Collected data
------
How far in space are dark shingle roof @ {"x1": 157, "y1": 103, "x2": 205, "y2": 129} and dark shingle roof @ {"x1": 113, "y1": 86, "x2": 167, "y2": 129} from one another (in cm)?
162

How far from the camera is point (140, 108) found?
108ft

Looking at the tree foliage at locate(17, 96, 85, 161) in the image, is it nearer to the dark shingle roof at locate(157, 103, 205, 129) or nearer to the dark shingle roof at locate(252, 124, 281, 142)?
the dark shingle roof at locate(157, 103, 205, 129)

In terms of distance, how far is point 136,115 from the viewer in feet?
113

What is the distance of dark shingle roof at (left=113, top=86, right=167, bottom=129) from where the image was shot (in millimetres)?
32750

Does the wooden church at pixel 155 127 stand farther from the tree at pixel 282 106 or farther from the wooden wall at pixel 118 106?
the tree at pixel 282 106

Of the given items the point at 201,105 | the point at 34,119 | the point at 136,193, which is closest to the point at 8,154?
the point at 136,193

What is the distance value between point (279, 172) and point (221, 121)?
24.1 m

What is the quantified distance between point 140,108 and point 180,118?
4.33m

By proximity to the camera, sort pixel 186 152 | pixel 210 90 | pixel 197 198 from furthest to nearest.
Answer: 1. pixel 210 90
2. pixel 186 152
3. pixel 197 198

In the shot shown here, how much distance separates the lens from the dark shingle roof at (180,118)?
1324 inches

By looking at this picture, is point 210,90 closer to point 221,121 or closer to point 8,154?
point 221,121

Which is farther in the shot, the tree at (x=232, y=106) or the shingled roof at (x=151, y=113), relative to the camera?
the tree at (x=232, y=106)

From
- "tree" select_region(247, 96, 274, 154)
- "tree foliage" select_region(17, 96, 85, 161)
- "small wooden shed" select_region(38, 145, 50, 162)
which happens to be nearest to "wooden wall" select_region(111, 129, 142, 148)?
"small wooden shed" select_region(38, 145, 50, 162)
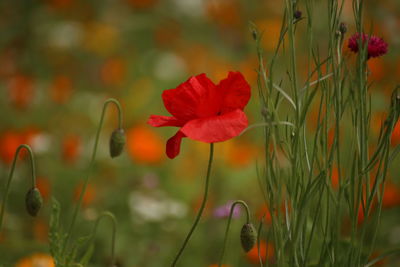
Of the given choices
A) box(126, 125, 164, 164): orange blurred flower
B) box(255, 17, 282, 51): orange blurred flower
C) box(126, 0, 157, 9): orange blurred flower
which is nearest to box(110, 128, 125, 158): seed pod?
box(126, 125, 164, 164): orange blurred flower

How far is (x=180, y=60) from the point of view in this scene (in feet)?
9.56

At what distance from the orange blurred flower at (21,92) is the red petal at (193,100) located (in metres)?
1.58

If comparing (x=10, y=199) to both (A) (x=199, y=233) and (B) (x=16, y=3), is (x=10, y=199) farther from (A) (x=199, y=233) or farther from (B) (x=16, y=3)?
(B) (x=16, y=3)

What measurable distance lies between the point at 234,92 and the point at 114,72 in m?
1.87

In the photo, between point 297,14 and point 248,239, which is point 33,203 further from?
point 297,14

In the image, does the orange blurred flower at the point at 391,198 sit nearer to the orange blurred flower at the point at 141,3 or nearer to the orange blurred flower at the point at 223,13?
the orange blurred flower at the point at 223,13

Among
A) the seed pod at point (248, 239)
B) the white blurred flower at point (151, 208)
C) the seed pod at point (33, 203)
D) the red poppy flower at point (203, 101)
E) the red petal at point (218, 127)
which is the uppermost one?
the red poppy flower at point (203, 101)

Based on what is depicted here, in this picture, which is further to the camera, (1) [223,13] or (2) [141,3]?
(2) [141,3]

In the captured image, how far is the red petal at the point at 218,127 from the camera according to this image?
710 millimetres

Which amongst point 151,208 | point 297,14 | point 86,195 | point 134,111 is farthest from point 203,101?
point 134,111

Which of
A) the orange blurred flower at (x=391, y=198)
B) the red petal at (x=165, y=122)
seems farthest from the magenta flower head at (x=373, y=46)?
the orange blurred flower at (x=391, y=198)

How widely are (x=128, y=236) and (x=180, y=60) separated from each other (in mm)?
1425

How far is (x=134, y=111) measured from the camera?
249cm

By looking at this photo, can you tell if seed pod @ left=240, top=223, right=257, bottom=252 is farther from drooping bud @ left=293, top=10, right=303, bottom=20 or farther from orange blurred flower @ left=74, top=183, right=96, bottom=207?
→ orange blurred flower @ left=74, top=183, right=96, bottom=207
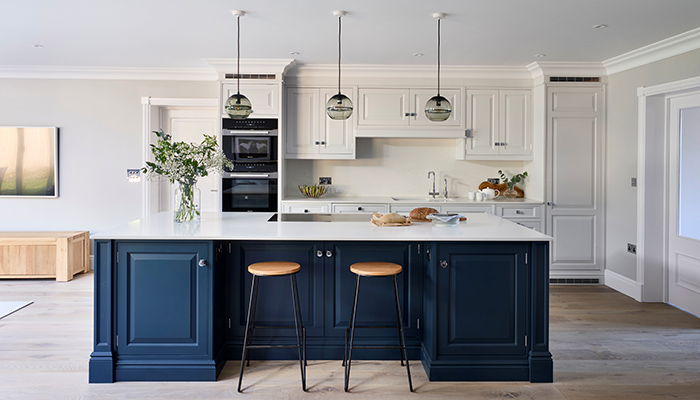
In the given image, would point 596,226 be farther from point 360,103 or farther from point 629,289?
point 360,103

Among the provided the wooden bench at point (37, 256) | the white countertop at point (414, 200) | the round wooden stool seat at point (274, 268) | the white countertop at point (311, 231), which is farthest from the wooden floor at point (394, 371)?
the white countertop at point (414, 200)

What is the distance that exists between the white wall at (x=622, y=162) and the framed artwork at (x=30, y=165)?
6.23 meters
------
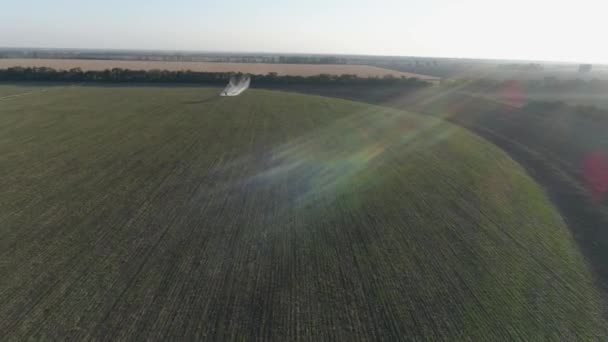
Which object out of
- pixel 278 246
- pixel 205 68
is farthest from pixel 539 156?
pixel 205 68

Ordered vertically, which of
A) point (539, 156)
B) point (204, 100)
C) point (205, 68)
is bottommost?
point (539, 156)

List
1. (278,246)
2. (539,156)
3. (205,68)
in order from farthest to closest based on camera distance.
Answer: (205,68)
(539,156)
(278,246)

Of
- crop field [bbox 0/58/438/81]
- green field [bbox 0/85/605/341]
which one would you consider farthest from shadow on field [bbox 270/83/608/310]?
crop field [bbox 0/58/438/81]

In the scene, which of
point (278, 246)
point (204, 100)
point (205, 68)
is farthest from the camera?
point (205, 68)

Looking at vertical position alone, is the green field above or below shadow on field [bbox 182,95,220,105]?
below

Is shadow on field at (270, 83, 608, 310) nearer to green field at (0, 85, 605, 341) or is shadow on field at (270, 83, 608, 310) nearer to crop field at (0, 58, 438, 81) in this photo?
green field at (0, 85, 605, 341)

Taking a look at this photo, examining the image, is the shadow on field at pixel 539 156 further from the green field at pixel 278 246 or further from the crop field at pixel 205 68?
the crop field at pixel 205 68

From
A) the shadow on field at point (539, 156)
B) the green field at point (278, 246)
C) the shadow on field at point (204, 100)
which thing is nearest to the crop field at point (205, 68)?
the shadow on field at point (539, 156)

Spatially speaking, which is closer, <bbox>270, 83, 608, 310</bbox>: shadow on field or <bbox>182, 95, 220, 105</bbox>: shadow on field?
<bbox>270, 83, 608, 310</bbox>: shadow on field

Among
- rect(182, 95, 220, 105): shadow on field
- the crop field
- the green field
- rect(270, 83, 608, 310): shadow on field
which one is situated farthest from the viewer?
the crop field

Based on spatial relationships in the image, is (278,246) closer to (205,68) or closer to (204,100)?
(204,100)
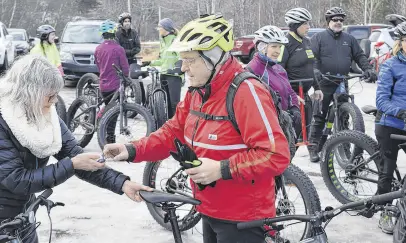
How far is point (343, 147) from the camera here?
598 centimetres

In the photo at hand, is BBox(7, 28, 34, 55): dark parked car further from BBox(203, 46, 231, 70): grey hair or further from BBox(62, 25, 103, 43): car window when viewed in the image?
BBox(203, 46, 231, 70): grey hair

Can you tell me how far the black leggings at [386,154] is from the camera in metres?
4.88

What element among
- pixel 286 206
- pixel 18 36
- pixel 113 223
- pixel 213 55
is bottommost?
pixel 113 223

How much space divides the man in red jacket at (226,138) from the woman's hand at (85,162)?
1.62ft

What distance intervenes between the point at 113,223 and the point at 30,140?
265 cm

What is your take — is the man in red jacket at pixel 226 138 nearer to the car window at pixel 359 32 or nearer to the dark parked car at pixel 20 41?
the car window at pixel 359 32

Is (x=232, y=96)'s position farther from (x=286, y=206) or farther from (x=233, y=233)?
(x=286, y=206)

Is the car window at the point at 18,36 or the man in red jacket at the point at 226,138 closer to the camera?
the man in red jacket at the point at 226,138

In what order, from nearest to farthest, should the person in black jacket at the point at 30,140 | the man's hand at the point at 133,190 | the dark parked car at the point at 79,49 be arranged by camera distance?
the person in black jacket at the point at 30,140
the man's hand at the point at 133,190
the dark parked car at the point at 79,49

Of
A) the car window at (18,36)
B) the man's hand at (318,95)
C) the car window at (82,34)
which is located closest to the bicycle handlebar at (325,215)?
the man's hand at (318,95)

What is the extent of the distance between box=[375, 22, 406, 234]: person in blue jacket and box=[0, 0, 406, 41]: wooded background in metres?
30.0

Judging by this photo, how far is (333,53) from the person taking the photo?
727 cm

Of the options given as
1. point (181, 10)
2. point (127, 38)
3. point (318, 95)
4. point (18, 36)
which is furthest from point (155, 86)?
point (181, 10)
------
DIRECTIONS
List every line of the collected data above that contains the string "wooden".

TASK RESULT
Does the wooden church at pixel 155 127 stand farther from the tree at pixel 282 106 or farther from the wooden wall at pixel 118 106?
- "small wooden shed" select_region(38, 145, 50, 162)
which happens to be nearest to "wooden wall" select_region(111, 129, 142, 148)?
"small wooden shed" select_region(38, 145, 50, 162)
Among the provided the wooden bench at point (37, 256) | the white countertop at point (414, 200) | the round wooden stool seat at point (274, 268) | the white countertop at point (311, 231), which is farthest from the wooden floor at point (394, 371)?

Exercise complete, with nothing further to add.